Conclusions Contrast With Commonly Expressed Notions

Typically it is felt that children of psychotherapists are kept in the dark about their parents' work. In contrast with that commonly expressed notion, Farber and Golden believe that, "previous researchers and theorists have underestimated the extent to which children of therapists…acquire knowledge about psychotherapy."

The authors also feel "that much as previous generations of psychotherapists underestimated the extent to which their patients knew certain details of their lives, many psychotherapists parents have inaccurate perceptions of their children's knowledge of their work."

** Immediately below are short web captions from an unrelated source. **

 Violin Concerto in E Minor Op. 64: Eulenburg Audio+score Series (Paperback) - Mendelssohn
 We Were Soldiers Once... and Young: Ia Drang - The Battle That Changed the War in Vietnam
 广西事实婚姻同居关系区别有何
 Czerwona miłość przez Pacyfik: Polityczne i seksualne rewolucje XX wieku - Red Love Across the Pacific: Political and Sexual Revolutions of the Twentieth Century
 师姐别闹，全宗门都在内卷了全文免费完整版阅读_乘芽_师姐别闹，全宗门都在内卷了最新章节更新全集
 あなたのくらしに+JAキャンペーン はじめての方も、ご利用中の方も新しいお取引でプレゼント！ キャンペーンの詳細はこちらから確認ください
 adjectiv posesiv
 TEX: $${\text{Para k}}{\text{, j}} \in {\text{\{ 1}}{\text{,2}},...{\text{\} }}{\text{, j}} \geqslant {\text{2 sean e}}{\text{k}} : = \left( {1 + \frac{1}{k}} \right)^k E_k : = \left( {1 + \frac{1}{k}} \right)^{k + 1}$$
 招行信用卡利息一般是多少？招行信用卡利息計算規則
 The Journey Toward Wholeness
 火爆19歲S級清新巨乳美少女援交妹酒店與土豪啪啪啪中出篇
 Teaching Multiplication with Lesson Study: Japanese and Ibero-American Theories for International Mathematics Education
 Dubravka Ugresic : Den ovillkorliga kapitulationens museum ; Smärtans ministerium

In the interview Farber elaborates on the findings. "For the most part, being a parent whose job is a psychotherapist, is mostly for the good. They are using their skills in an adaptive, helpful fashion that facilitates their parenting."

Nevertheless, he cautions, "But what psychologist or therapist parents need to be aware of is that unless their kids ask for psychological help, providing the help is going to be regarded as overwhelming and non-helpful."

For Farber the findings of the research yielded some unusual results. Most importantly, he says, "The literature from 30 and 40 years ago noted that psychoanalysts were constantly in an interpretative mode with their children and that these young people reacted dysfunctionally when they became their parents' patients."

He says that the study needs to be replicated with a larger, less homogeneous, more geographically diverse sample.

Even so, he says that this small study shows that today's therapists are no longer seen by society as the "grand and mysterious authority figures." The study "contradicts the stereotypic notion that it's awful to be the child of a therapist," Farber adds. "In fact, for the most part, the effects are rather beneficial."